Non di meno importante l’attività di prossimità svolta dalla Polfer Piemontese, in particolare all’indirizzo delle persone deboli e più indifese: nella mattinata di martedì, 4 settembre, agenti del Posto Polfer di Novi Ligure, impegnati in un servizio di scorta a bordo di un treno regionale proveniente da Genova e diretto a Porta Nuova, subito dopo la stazione di Alessandria, hanno rintracciato una ragazzina di 14 anni, di origini nigeriane, risultata allontanatasi da una comunità del torinese alcuni giorni prima. Immediata la segnalazione ai colleghi del Posto Polfer di Asti che, una volta giunto il convoglio in quello scalo, hanno subito preso in consegna la minore, per poi affidarla momentaneamente ad uno zio abitante in città.

 

Tre clandestini sul treno

 

Ancora, nelle prime ore sempre di martedì 4, gli agenti del Settore Operativo di Porta Nuova, nell’ambito dei quotidiani servizi di pattugliamento dello scalo, nell’area denominata “Parco Savigliano” normalmente adibita alla sosta delle carrozze ferroviarie dismesse e controllate dalla Security di Protezione Aziendale-RFI, ha rintracciato 4 giovani, 3 ragazzi ed una ragazza minorenne, di origini marocchine, trovati a bordo di un vagone.

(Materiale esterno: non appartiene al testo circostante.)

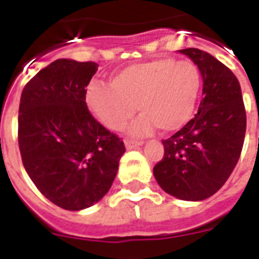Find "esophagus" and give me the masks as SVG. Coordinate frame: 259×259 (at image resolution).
<instances>
[{
  "instance_id": "34e87169",
  "label": "esophagus",
  "mask_w": 259,
  "mask_h": 259,
  "mask_svg": "<svg viewBox=\"0 0 259 259\" xmlns=\"http://www.w3.org/2000/svg\"><path fill=\"white\" fill-rule=\"evenodd\" d=\"M143 144V141H135V140H126L124 141V146L127 150H132V148H136Z\"/></svg>"
}]
</instances>
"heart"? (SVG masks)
<instances>
[{
  "label": "heart",
  "mask_w": 259,
  "mask_h": 259,
  "mask_svg": "<svg viewBox=\"0 0 259 259\" xmlns=\"http://www.w3.org/2000/svg\"><path fill=\"white\" fill-rule=\"evenodd\" d=\"M201 90V72L191 61L158 58L119 69L111 84L91 81L84 101L91 113L111 130H122L137 111L132 133L146 135L183 127L193 116Z\"/></svg>",
  "instance_id": "1"
}]
</instances>
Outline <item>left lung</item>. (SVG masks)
<instances>
[{
    "label": "left lung",
    "mask_w": 259,
    "mask_h": 259,
    "mask_svg": "<svg viewBox=\"0 0 259 259\" xmlns=\"http://www.w3.org/2000/svg\"><path fill=\"white\" fill-rule=\"evenodd\" d=\"M200 69L204 98L198 112L163 143L154 176L163 191L186 201H201L222 187L239 161L247 116L233 72L211 54L186 48Z\"/></svg>",
    "instance_id": "left-lung-1"
}]
</instances>
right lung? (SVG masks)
Wrapping results in <instances>:
<instances>
[{
    "label": "right lung",
    "instance_id": "1",
    "mask_svg": "<svg viewBox=\"0 0 259 259\" xmlns=\"http://www.w3.org/2000/svg\"><path fill=\"white\" fill-rule=\"evenodd\" d=\"M96 62L57 59L22 91L18 141L22 162L41 194L68 211L96 204L111 189L122 139L105 129L85 105Z\"/></svg>",
    "mask_w": 259,
    "mask_h": 259
}]
</instances>
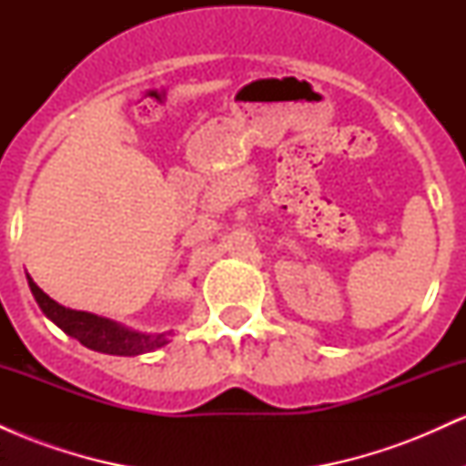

La giovane, di 16 anni, è stata poi affidata ad una comunità del torinese, mentre riguardo ai tre ragazzi, di età compresa tra i 20 e 22 anni, è emerso come due di loro, risultati irregolari sul territorio nazionale e, quindi in seguito accompagnati presso la locale Questura per le ulteriori formalità, siano stati indagati per false attestazioni sull’identità personale e per essere stati trovati in possesso di arnesi atti allo scasso. Il terzo, invece, in regola con la normativa sul soggiorno, è stato poi rilasciato.

 

Aveva un coltello a serramanico

 

A Vercelli, il personale del Posto Polfer, nella tarda mattinata sempre del 4 settembre, ha identificato in stazione un dicianovenne italiano, residente in provincia di Arezzo, che, accortosi della presenza degli agenti, ha cercato di allontanarsi, dimostrando un certo nervosismo. Subito raggiunto dagli operatori, è risultato in possesso di un coltello a serramanico della lunghezza di oltre 15 cm, occultato all’interno di uno zaino; il giovane è stato quindi denunciato per possesso di oggetti atti ad offendere.